(PAGE TEXT Opens)

The original submission, Purpure, in pale a quill pen fesswise Or and a sword inverted proper., was returned for redrawing; "as drawn there is no blazon that would reproduce the emblazon. If blazoned as above, the relative position of the charges is not reproduced, and it blazoned with the quill pen in chief, the fact that these were co-primaries would not be evident." Further inquiry to Laurel at the time suggested that the sword needed to be drawn larger. That has been done in the resubmission.

Katherine Rhys (Twin Moons): NEW NAME and DEVICE

Azure, on a bend between two quadrants argent, three crosses couped azure.

The name is Welsh. Katherine as a feminine Welsh given name is found in "Women's Names in the First Half of 16th Century Wales (with particular attention to the surnames of married women)," Tangwystyl verch Morgant Glasvryn ( ). Rhys is an unmarked patronymic found in "A Simple Guide to Constructing 16th Century Welsh Names (in English Contexts)," Tangwystyl verch Morgant Glasvryn ( ).

The quadrant is a period astronomical tool that measures elevation from the horizon.

Please note: This submission was made as a "resubmission," as the original one was lost. While I believe that that could occur, please, if you are submitting a lost submission, give me an idea when the original submission was made (there's the chance that it might've been held or returned under a different name); as it stands now, the kingdom CoH is "out" its portion of the submission fee, and the kingdom will have to provide the Laurel portion of the fees-the other question that can be asked is if the original fees were paid by check, was the check ever cashed.

Lí Ban ingen uí Dhuinnín (Ateneveldt): NEW DEVICE

Purpure, in pale a sheaf of three arrows inverted and a unicorn argent, a bordure argent semy of trefoils vert.

The name was registered July 2000.

The bordure could be alternately blazoned as argent trefly vert.

Robert de Zwijger van Limburg (Sundragon): DEVICE RESUBMISSION from Laurel, November 1995

Argent, a bend sinister cotised vert between a compass rose and a grenade sable, enflamed proper.

The name was registered June 1995.

The original submission was identical in blazon to this, but it was returned by Laurel for redrawing, as the compass rose was not drawn as such, a multi-armed mullet conjoined to an annulet with a north-pointing "pointer." [A submission fee was sent with this, and it will be returned and the submitter reimbursed...we're not charging for resubmissions yet!] And I can't believe I'm saying this, but the cotises should be a little narrower, so that there is a stronger visual difference between their weight and that of the bend sinister itself. (The emblazon included in this report was redrawn with the approval of the submitter.)

(PAGE TEXT Closes)
(PROVIDED DATA Opens)

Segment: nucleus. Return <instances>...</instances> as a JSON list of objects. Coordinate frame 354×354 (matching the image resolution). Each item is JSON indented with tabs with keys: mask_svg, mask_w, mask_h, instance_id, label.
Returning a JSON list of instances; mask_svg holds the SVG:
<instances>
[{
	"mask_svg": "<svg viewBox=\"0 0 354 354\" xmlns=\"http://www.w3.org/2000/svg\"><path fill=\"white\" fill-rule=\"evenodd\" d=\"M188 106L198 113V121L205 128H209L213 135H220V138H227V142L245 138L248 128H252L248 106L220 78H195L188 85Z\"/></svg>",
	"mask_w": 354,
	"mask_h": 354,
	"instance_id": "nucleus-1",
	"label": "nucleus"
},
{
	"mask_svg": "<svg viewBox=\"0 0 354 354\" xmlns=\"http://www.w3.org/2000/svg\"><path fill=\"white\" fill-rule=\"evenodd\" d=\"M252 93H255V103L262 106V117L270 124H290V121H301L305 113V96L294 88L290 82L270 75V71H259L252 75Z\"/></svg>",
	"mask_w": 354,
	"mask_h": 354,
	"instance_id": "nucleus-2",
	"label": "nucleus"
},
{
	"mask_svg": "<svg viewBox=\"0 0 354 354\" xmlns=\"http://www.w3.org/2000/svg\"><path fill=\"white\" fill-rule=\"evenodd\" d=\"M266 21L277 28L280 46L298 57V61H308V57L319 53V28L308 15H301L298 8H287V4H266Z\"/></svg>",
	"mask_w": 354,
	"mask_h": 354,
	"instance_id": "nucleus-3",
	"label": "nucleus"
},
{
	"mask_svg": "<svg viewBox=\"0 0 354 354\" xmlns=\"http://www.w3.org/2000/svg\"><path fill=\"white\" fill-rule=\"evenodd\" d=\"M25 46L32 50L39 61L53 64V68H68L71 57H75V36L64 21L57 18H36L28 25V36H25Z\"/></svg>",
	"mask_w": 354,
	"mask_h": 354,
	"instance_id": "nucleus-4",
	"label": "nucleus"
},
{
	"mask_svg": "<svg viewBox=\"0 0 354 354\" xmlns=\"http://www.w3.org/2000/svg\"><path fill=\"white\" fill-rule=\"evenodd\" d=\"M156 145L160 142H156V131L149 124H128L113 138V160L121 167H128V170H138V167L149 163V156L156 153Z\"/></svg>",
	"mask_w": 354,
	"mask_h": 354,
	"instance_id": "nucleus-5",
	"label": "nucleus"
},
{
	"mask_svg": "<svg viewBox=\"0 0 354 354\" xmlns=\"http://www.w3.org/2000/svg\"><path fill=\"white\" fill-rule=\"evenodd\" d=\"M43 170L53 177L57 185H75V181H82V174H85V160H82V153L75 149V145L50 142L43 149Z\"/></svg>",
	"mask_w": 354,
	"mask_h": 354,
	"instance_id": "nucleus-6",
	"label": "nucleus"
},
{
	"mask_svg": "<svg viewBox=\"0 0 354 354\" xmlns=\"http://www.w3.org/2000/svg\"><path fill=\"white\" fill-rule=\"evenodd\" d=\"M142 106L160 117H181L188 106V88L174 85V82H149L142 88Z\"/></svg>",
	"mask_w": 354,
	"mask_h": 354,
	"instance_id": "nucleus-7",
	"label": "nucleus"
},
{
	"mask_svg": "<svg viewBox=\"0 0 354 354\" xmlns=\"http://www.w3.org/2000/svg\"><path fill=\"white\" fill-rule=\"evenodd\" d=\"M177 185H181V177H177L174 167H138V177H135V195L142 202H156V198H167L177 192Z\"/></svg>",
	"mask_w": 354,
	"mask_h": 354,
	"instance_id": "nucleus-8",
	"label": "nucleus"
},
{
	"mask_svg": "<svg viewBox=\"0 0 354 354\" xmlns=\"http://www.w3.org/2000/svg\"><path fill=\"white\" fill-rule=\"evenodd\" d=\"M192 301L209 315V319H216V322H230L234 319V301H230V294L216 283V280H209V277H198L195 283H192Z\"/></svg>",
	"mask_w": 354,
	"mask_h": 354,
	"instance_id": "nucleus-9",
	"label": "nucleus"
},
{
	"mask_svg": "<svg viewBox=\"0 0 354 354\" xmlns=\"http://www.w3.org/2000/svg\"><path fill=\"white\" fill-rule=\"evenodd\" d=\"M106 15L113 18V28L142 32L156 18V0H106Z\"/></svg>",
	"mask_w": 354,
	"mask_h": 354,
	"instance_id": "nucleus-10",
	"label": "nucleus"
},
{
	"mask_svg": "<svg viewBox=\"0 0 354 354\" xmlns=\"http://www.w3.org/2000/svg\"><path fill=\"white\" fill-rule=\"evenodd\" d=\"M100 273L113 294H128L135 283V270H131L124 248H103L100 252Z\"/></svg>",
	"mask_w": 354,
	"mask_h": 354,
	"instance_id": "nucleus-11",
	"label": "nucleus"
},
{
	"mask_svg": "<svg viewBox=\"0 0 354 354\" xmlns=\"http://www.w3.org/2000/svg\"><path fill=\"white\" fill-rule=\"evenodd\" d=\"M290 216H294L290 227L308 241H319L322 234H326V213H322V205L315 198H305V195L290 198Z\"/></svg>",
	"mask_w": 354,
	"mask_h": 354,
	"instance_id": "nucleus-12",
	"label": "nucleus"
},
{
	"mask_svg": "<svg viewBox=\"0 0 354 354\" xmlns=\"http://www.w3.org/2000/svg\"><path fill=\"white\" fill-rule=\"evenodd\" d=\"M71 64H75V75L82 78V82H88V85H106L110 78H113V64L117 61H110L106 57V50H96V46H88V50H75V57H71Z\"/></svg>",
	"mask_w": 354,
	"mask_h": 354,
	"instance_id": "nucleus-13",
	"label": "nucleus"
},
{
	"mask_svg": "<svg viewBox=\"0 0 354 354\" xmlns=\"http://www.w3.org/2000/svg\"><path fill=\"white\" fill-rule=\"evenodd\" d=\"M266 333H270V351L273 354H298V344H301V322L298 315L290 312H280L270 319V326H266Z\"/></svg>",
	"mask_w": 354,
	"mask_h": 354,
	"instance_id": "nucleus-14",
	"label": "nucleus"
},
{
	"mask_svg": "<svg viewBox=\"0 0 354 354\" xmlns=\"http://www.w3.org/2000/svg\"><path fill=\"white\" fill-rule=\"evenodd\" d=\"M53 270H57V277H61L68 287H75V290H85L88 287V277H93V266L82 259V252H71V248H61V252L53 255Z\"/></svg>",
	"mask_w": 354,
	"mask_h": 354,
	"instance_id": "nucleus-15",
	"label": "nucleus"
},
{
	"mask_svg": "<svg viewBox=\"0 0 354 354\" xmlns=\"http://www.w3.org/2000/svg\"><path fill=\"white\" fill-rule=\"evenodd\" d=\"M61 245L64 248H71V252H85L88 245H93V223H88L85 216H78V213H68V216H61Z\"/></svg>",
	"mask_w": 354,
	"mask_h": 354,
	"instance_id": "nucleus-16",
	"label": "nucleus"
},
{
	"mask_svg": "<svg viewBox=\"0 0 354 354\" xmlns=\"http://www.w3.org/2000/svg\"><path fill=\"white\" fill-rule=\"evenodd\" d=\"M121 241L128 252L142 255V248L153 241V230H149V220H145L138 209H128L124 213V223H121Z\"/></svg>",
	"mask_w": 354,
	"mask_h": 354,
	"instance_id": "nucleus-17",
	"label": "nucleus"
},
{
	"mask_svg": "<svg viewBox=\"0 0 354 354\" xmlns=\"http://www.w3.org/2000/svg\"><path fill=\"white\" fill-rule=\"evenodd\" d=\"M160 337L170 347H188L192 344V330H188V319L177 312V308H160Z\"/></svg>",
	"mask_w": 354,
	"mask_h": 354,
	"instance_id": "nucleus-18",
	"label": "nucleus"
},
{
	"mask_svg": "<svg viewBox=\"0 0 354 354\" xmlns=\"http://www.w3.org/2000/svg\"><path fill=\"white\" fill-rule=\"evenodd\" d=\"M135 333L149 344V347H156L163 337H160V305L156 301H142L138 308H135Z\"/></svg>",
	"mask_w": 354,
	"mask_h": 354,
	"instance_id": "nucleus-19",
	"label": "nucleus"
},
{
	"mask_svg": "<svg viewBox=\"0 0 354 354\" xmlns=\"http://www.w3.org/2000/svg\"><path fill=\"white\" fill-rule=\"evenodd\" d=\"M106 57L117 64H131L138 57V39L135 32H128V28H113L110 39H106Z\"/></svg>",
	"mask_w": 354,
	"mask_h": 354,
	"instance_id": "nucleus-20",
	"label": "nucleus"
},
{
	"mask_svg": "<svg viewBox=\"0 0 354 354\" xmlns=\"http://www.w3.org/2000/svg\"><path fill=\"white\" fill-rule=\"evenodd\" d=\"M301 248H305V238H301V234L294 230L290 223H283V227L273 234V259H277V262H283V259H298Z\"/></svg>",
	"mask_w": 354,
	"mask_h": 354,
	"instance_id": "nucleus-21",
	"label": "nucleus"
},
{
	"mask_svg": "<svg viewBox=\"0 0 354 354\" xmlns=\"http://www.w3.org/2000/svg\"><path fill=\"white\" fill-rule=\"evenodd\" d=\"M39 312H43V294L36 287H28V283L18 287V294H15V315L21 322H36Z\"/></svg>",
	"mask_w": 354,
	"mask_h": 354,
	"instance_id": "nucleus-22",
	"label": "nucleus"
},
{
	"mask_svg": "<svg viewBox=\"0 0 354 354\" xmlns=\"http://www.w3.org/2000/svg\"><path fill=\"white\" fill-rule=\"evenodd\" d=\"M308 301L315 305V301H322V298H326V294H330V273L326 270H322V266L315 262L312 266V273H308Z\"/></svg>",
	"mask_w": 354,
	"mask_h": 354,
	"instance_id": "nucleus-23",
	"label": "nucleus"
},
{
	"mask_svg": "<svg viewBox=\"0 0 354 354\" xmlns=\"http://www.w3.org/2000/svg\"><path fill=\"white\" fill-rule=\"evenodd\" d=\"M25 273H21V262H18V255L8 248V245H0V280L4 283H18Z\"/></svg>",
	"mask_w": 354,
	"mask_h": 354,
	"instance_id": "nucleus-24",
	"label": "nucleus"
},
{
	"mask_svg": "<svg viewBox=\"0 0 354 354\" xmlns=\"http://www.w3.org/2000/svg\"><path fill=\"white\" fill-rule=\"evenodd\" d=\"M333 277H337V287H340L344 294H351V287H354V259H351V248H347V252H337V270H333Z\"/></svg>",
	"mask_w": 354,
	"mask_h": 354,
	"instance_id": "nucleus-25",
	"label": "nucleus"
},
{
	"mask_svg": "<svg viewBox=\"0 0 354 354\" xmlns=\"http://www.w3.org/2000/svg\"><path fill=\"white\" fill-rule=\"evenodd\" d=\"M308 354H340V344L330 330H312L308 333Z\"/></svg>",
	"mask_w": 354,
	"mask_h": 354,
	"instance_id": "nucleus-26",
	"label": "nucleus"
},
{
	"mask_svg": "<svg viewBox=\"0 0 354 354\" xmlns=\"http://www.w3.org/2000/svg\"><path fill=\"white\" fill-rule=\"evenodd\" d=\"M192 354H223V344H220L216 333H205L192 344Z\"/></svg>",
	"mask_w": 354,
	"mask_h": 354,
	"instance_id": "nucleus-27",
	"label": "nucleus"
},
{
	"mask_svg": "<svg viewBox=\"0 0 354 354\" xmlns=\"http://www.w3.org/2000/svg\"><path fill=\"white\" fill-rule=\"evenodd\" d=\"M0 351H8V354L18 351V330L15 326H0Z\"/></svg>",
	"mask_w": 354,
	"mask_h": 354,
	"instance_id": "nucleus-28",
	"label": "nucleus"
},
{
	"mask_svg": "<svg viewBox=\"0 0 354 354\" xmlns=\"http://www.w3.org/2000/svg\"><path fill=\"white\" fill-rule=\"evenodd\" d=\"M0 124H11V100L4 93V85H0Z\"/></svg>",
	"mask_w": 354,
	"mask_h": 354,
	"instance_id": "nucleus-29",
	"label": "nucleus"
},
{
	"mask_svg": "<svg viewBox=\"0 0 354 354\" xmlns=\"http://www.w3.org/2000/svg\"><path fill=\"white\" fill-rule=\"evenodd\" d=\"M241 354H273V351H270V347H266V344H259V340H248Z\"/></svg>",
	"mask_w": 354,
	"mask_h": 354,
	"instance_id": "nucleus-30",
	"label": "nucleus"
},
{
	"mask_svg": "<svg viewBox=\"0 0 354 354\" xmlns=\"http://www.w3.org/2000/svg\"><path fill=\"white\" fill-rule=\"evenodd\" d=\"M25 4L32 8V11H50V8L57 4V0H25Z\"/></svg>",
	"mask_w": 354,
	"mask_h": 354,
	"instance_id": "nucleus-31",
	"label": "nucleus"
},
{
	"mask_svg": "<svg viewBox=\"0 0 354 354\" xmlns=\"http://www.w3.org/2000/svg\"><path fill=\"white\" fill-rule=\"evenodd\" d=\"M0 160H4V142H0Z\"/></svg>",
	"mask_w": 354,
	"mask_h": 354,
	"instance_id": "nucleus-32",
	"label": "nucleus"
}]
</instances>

(PROVIDED DATA Closes)

▶ [TASK GOAL]
According to the heraldry submissions report, what does a quadrant measure?

▶ [COMPLETED TASK]
Elevation from the horizon.